Hydro-Québec confirme qu’elle acquiert les terrains de la Grande Bibliothèque

Hydro-Québec acquiert pour 22 millions de dollars les terrains verts de la Grande Bibliothèque, y compris le jardin d’art et de lecture où se trouve une statue de l’écrivain Dany Laferrière. Au mieux, explique Hydro, seule une petite portion de ce jardin sera sauvée. Les lieux feront place à un poste électrique de 315 000 volts.
Après avoir étudié neuf scénarios, Hydro-Québec a retenu celui de la Grande Bibliothèque. Elle en a fait l’annonce au 20e étage de son siège social, sous le regard d’un buste de l’ancien premier ministre Robert Bourassa.
Hydro espère pouvoir mettre ce nouveau poste électrique en service en 2030, mais des travaux d’au moins six ans sont nécessaires. Des audiences préalables devant le Bureau d’audiences publiques sur l’environnement (BAPE) doivent aussi être considérées.
Pour la Maison de la chanson
Les représentants de la société d’État se sont dits heureux de soutenir, par ce projet, la vocation culturelle du Quartier latin. « La mission de BAnQ doit être reflétée dans le projet », affirme Graham Fox, vice‑président aux affaires publiques d’Hydro-Québec. « Deux étages d’entreposage pour la documentation de BAnQ sont prévus » dans l’enveloppe architecturale qui doit camoufler l’imposante structure. N’est-ce pas mettre à risque les archives du Québec ? « Il est certain que cela demande d’être étudié », répond l’ingénieur Pascal Monette, responsable du projet, en indiquant que ce n’est pas, en effet, un scénario déjà vu.
Aucun représentant de BAnQ n’était présent à l’occasion de cette conférence de presse.
La cession des terrains de BAnQ, pour la somme d’un peu plus de 22 millions de dollars, doit financer la création d’une Maison de la chanson dans l’ancienne bibliothèque Saint-Sulpice, rue Saint-Denis. En 2024, les coûts du chantier de ce projet étaient chiffrés à hauteur de 48,5 millions de dollars.

» **DONNÉES FOURNIES**:
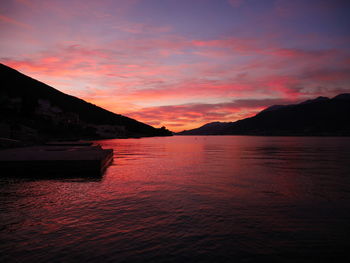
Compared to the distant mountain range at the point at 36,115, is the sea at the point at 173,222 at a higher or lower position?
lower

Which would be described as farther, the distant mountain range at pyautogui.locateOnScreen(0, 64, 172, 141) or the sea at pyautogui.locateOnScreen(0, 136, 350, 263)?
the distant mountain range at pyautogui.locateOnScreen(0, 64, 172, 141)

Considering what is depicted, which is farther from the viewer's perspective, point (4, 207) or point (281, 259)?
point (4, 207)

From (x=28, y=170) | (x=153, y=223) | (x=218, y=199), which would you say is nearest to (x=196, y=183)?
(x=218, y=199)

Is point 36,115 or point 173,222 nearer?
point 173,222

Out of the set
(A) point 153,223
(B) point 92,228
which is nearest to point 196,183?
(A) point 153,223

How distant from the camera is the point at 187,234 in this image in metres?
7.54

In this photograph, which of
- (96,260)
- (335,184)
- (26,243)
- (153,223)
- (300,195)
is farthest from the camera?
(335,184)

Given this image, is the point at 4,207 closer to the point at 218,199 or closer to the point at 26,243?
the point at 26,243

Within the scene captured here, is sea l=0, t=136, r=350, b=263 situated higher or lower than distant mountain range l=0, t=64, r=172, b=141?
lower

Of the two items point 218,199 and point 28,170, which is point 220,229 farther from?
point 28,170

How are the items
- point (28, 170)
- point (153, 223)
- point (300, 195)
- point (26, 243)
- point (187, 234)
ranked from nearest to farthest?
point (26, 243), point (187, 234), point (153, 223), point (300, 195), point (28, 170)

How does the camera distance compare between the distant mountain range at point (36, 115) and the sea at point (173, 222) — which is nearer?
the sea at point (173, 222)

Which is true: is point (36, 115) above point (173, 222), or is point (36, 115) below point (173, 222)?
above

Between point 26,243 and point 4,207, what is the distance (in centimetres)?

» **CONSIGNE**: Recopiez mot pour mot le passage de l'article sur les terrains de la Grande Bibliothèque qui va de « Pour la Maison » jusqu'à « conférence de presse. ».

» **RÉPONSE COMPLÈTE**:
Pour la Maison de la chanson
Les représentants de la société d’État se sont dits heureux de soutenir, par ce projet, la vocation culturelle du Quartier latin. « La mission de BAnQ doit être reflétée dans le projet », affirme Graham Fox, vice‑président aux affaires publiques d’Hydro-Québec. « Deux étages d’entreposage pour la documentation de BAnQ sont prévus » dans l’enveloppe architecturale qui doit camoufler l’imposante structure. N’est-ce pas mettre à risque les archives du Québec ? « Il est certain que cela demande d’être étudié », répond l’ingénieur Pascal Monette, responsable du projet, en indiquant que ce n’est pas, en effet, un scénario déjà vu.
Aucun représentant de BAnQ n’était présent à l’occasion de cette conférence de presse.